Startups bet their lives on one product launch and commit all their cash and people on it. They manage by adjusting their idea, hope and plan via small feedback loops. They learn on-the-fly, by the hour, by the day and alter immediately, based on what they encounter. They are focused on one product and one market. They have one bullet in their gun.
Thus the startup is often described to me as being "like a building a bicycle while you are riding it." It is why large public corporation leaders feel awkward and even exposed when doing their first startup. It is a new way to do something very different. Perhaps you have learned a new sport such as snowboarding. The first day on the slopes left you with an unforgettable, different experience (and some sore muscles). I know that is how I felt. But you can learn it and thus I think most of you can learn to be comfortable and enjoy this different startup managing experience. For some of you now is not the right time in your life to try a startup. Later would work better. For the rest of you, learning the specialness of managing a startup will give you a competitive advantage.
Rigidity is your enemy. If your personality type got you to success in the giant corporation by being strong and doing the impossible, you need to think before you apply the same methods to a startup. For instance, if you try to force your startup to use the more rigid principles and methods that made you successful in the public corporation, you will run into difficulty with people problems and may wreck your startup. For instance, innovation thrives in unstructured conditions. Yes, it needs its own discipline, yet it also needs a special form of freedom. So startup VPs of Engineering set weekly goals for their teams of techies, check in daily how progress is being made and meet by the end of the week to make adjustments for what was done, encountered and discovered. They are experts in balancing, remaing at a distance while staying close to daily work, all without micro-managing people.
Marketing and business development people do the same. Their leaders are asked "What is going on out there?" and "What should we do about it?" They find out and return to tell the techies what to do next, how to alter the product to better fit what the ideal customer wants and often what to abandon. Their work span covers days and a week or so.

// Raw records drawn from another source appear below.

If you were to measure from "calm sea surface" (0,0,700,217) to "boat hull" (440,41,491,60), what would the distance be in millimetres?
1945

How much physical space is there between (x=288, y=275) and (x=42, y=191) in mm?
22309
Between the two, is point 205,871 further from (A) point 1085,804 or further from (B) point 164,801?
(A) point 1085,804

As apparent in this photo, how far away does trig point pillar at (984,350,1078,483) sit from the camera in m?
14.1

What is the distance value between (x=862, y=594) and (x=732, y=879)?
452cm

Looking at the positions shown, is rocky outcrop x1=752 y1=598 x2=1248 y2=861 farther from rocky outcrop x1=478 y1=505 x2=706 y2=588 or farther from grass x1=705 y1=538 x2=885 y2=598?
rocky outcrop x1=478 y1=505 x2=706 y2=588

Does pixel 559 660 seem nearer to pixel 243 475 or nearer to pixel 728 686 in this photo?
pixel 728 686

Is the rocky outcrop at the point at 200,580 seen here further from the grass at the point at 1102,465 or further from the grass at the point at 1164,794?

CEOs thus have a lot going on simultaneously and have to manage a lot of movement. This is not random motion. It is direction with an intent that is modified as learning is encountered along the trail. But it can make a CEO feel like the company is in chaos compared with a "well managed business." The latter phrase can be applied to either a startup or public corporation. But there are significant differences in what criteria are used to measure the well managed meaning of the phrase. Looping or managing small, closely coupled iterations is one of the distinguishing differences for managing a startup. When you are comfortable with that, you are well on your way to becoming a bona fide startup leader.
BOTTOM LINE: Processing results day to day and week to week is what startup managing is about. More and quicker adjustments are made for a new enterprise each week than for a public corporation. The high risk startup has more to lose by being wrong so it is ironically more careful. The one bullet in the gun must hit the target bull's eye. That is one reason why startups can feel so awkward to experienced leaders from public corporations. It is the ultimate high risk management game. When you learn to be comfortable with it that will significantly boost your startup managing skill. It will be one of the most important elements you can add to build your unfair competitive advantage. It is what top tier venture capital investors are seeking the most.